Dataset entries
-.-.-
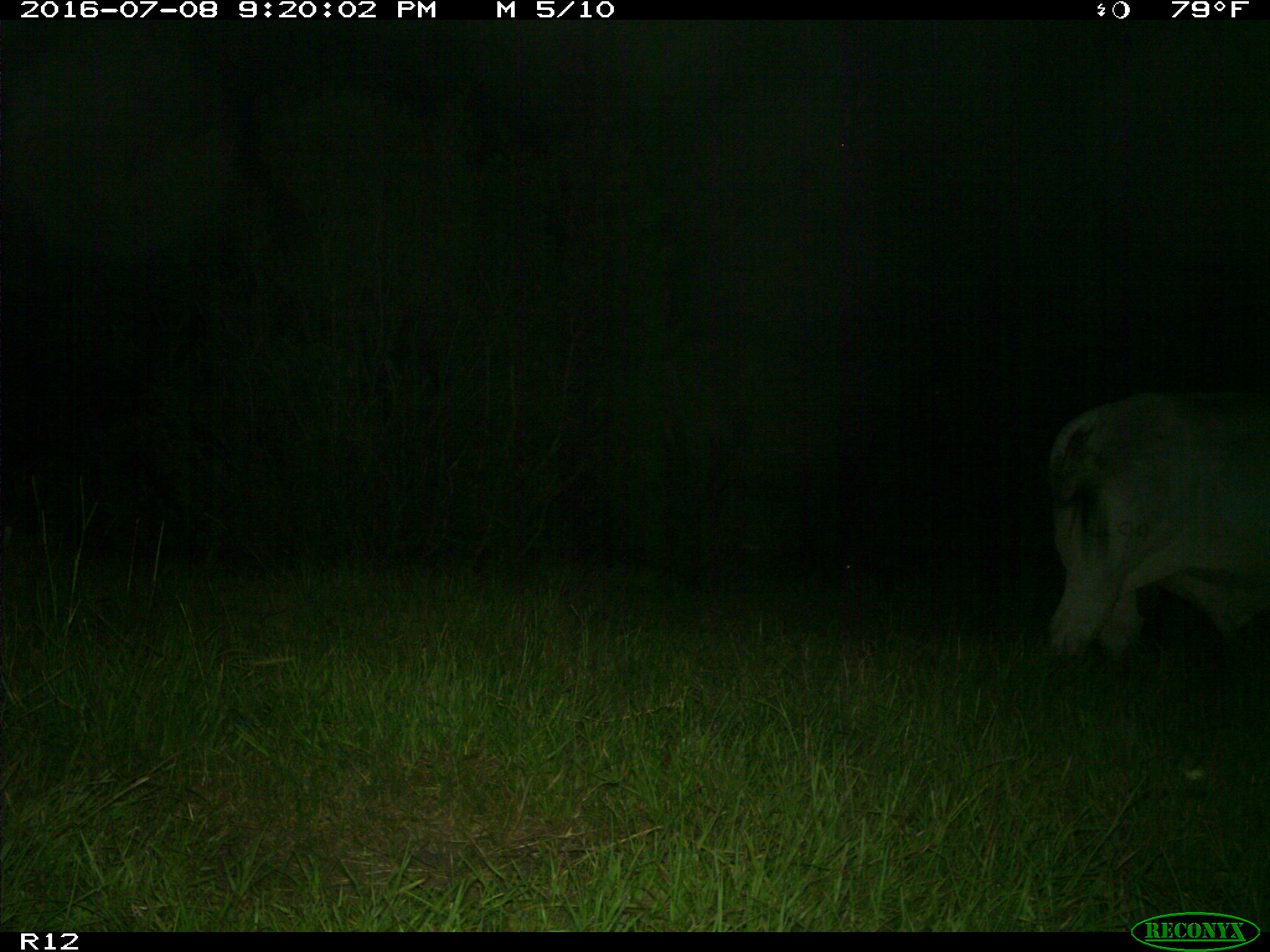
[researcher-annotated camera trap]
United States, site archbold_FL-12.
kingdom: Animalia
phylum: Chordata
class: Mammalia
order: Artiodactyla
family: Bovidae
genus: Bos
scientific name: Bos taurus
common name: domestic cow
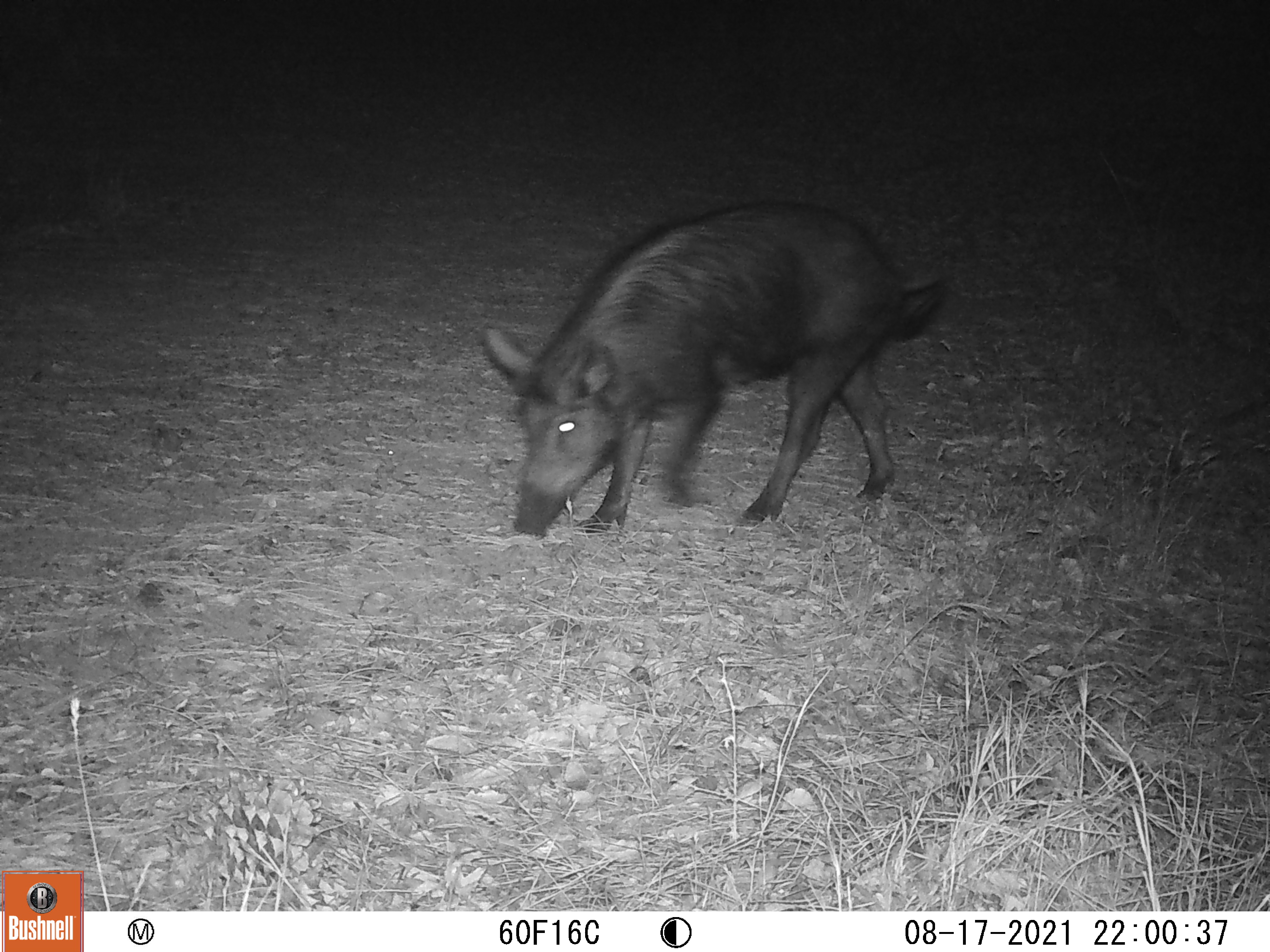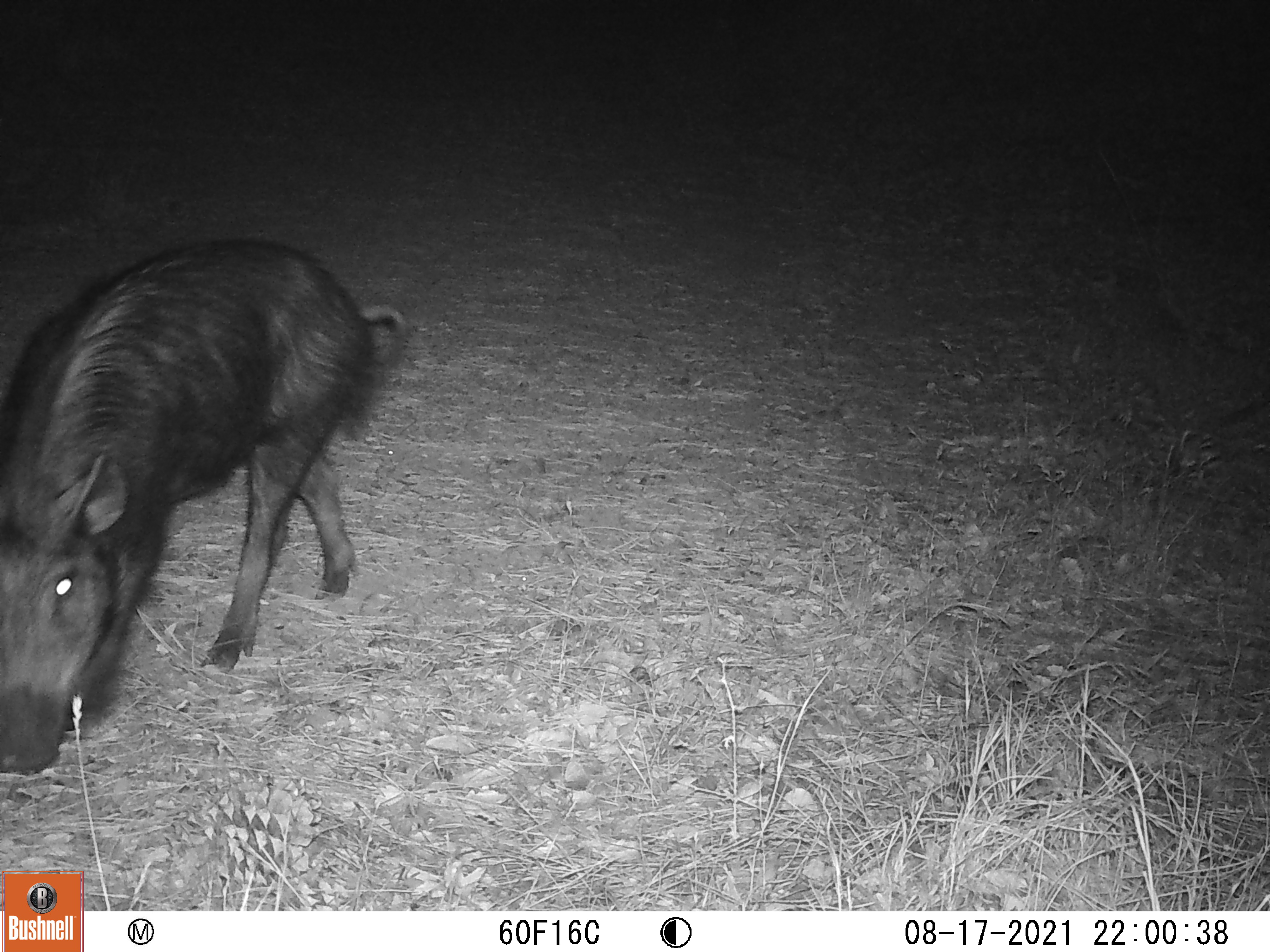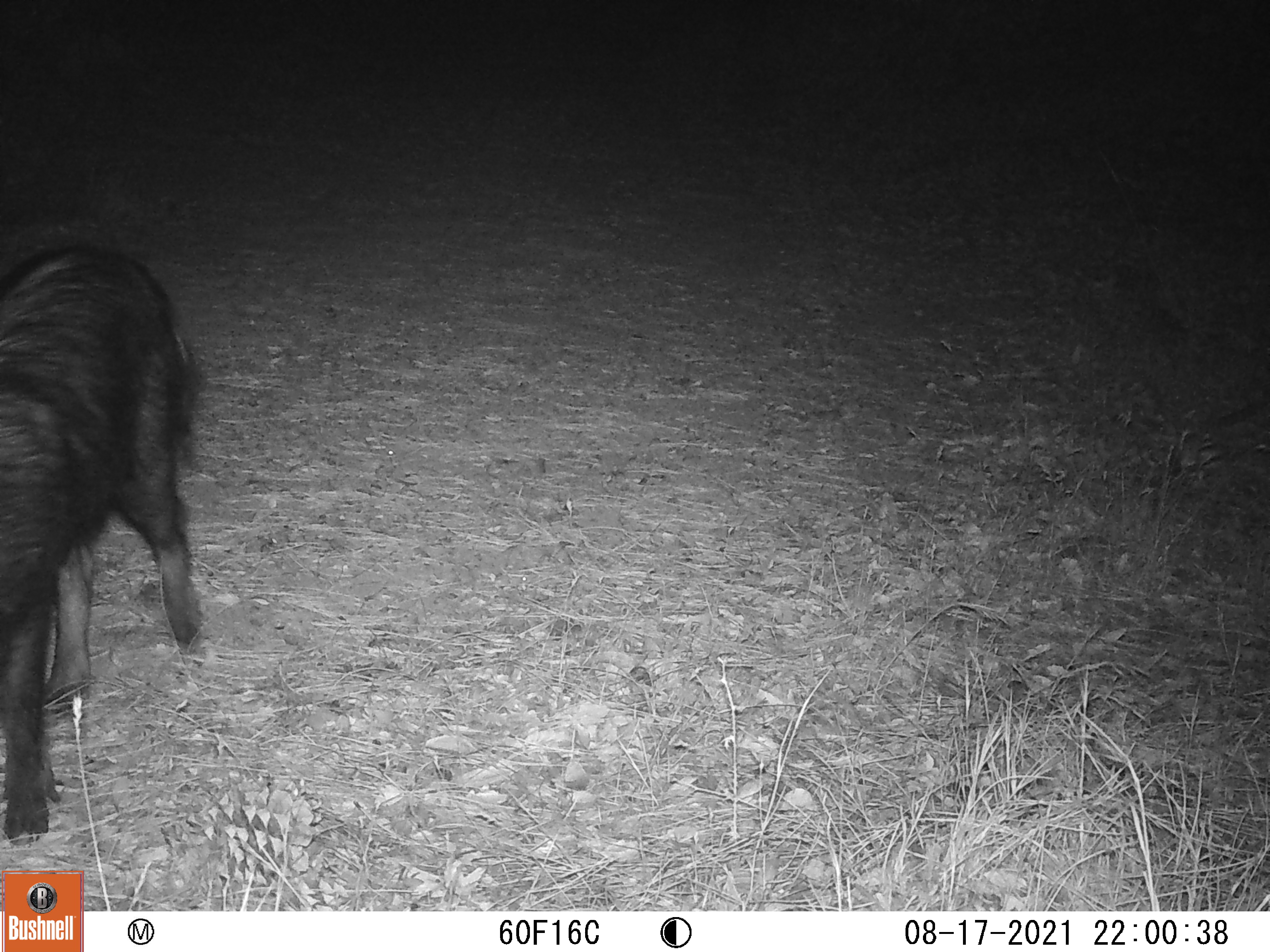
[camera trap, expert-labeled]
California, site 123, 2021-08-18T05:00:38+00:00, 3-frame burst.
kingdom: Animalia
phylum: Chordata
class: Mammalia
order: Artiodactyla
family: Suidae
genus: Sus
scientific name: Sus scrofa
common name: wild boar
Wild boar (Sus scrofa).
-.-.-
EXERCISE —
Write out every entry above exactly, minus the pictures.

COMPLETED EXERCISE —
[researcher-annotated camera trap]
United States, site archbold_FL-12.
kingdom: Animalia
phylum: Chordata
class: Mammalia
order: Artiodactyla
family: Bovidae
genus: Bos
scientific name: Bos taurus
common name: domestic cow
[camera trap, expert-labeled]
California, site 123, 2021-08-18T05:00:38+00:00, 3-frame burst.
kingdom: Animalia
phylum: Chordata
class: Mammalia
order: Artiodactyla
family: Suidae
genus: Sus
scientific name: Sus scrofa
common name: wild boar
Wild boar (Sus scrofa).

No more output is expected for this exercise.